WHAT IS NEEDED -
Answer these questions using the forum thread about the Emperor and the Primarchs.
(a) Which Primarch was discovered first?
(b) On what page does the quoted remark from Omegon appear?
(c) Among how many of the first Primarchs found is Perturabo speculated to have been?

SOURCE PASSAGE -
+ + + + + + +

You cannot apply human affections to their real children in the sense of number of Photographs to the relationship between the Emperor and the Primarchs, you simply can't.

Firstly the Emperor was arguably not psychologically human (see Signiture), secondly the Primarchs were not normal children.

When they were discovered they were already fully developed and had achieved things that were beyond almost all 'normal' humans - built interstellar empires, overthrown tyrants etc. We also don't know the psychology of the Primarchs, only that it was aloof to normal humans.

Also when you say 'oldest' you mean 'discovered first' right? Because it is implied that the Lion was actually created first, and therefore chronologically oldest. But Horus was discovered first.

The Reason that Alpharius wasn't treated with the same pomp, ceremony, and 'affection' that the earlier discovered Primarchs were is simply stated as because the Emperor was extremley busy and the Great Crusade was in full swing meaning that not only was there no point but there was also no time. 

Also look at the example of other Primarchs, Perturabo as an example was one of the first Primarchs found (Speculated to have been within the first 5) But did not share very good relations with the Emperor.



sundrinker said:


> alpharius is probably the most loyal primarch not to the emporor but the human race he threw in his lot with some random aliens and lost. but all to save the galaxy


That is assuming what is only implied in 'Legion' is actually what happened. Its not clear if Alpharius Omegon actually did as the Cabal wanted him to.

Always remember what Omegon notes on Page 399:

'If we are to prevail in this task ahead of us,' said Omegon, 'we must be secure and committed. We can not let our hand been seen too early, or have our undertaking betrayed. *Secrecy is, as always, our most potent weapon.*'

No where throughout the book does it state that Alpharius gives in to the demands of the Cabal.

Given Alpharius' comments to the Cabal and his fellow Astartes, its also plausable to suggest that he is actually one of the most loyal Primarchs to the Emperor. Also how is the most loyal Primarch to the Human Race? If he did indeed do as the Cabal wished then he condemned the entire species of mankind, hardly loyalty!



sundrinker said:


> omegon on the other hand.....


?


----------



## scolatae (Aug 25, 2008)

Child-of-the-Emperor said:


> You cannot apply human affections to their real children in the sense of number of Photographs to the relationship between the Emperor and the Primarchs, you simply can't.
> 
> Firstly the Emperor was arguably not psychologically human (see Signiture), secondly the Primarchs were not normal children.

+ + + + + + +

DATASET CONTENT -

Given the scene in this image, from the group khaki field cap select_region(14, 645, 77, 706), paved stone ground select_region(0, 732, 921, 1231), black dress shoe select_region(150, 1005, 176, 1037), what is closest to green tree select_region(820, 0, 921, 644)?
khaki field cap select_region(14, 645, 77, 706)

+ + + + + + +

TASK RESULT -
(a) Horus
(b) Page 399
(c) The first five